If you do calculations to compensate for doppler effect, then you'll see that time passes slower in both directions (outbound and inbound). It's just that at the turnaround point at half way and decelleration to stop back on earth that perceptions of simultaneity will shift significantly in a small amount of time. This accounts for a huge 'jump' forwards in time on earth, as seen by the traveller, as he turns around.

Thus, even though earths clocks have been ticking slower on both the outbound AND inbound journey, the 'jump' forwards in time as simultaneity shifts means that the earthlings will have still aged more.

15. Jun 9, 2010

George Jones

Staff Emeritus
How is it wrong?
A huge jump in coordinates is not actually seen visually by the traveler. There is a big difference between what is seen visually, and what happens to coordinates.

16. Jun 9, 2010

phyzguy

This is absolutely correct. If the twin on the rocket had a telescope trained on Earth, he would see no jump. He would simply see things start to happen faster as he turned around, because he is now starting to "catch up" with the outward propagating wave fronts coming from Earth. Look again at the space-time diagram I posted a few posts ago.

17. Jun 9, 2010

DrGreg

Re: Space traveller and time dilation

This analogy doesn't work in either special or general relativity.

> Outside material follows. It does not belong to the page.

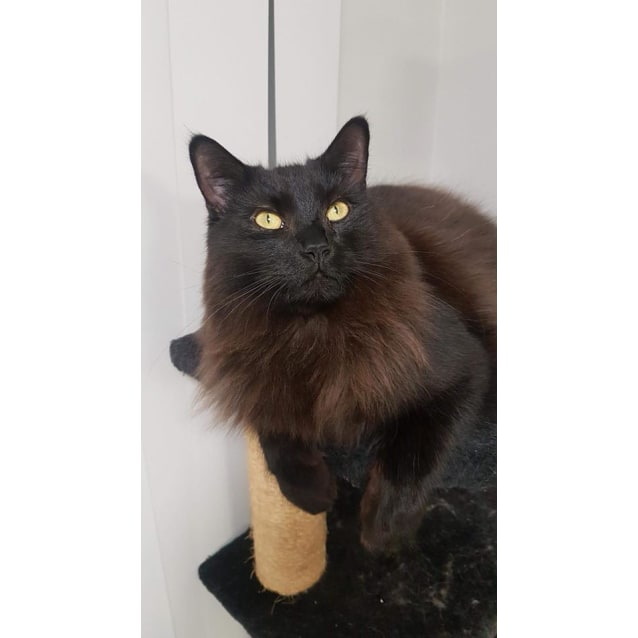 Photo of Peeta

In special relativity, ignoring gravity, the south pole pole would be inertial and the "satellite" would be accelerating.

In general relativity, the south pole pole is accelerating and the satellite is inertial.

18. Jun 9, 2010

Aaron_Shaw

I'm basing this on a model of what happened after calculating to remove the doppler effect and time it takes for light to travel, as i stated originally (probably not very well). I find that when people are trying to understand, the doppler effect and all that confuses the issue. People typically want to know what is 'really' happening, rather than what it looks like by the time the light has reached you.

So i guess what i mean is that if you plotted space and time coordinates on a graph for the whole journey then what the traveller would see is the earth taking a large jump forwards in time at the turnaround point (assuming its instantaneous).

19. Jun 9, 2010

zetafunction

my question is, can a Wick rotation be made 'physical' ??

i mean you are in a metric $$t^{2}-x^{2}$$ space and time

and you 'rotate' your reference system to get a new metric $$t^{2}+x^{2}$$ which is purely Euclidean and there is no distinction between space and time

20. Jun 9, 2010

JesseM

But that isn't what's "really happening" in any meaningful sense, it's just what's happening in one particular non-inertial rest frame for the traveling twin--specifically one constructed in such a way that the definition of simultaneity in this non-inertial frame always matches up with the definition of simultaneity that would be used in the traveler's instantaneously co-moving inertial rest frame at that instant. Unlike with inertial frames, though, there isn't any one "correct" way to construct a non-inertial rest frame for a non-inertial observer, there are an infinite number of different coordinate systems you could construct for such an observer and none of them would be considered physically "preferred".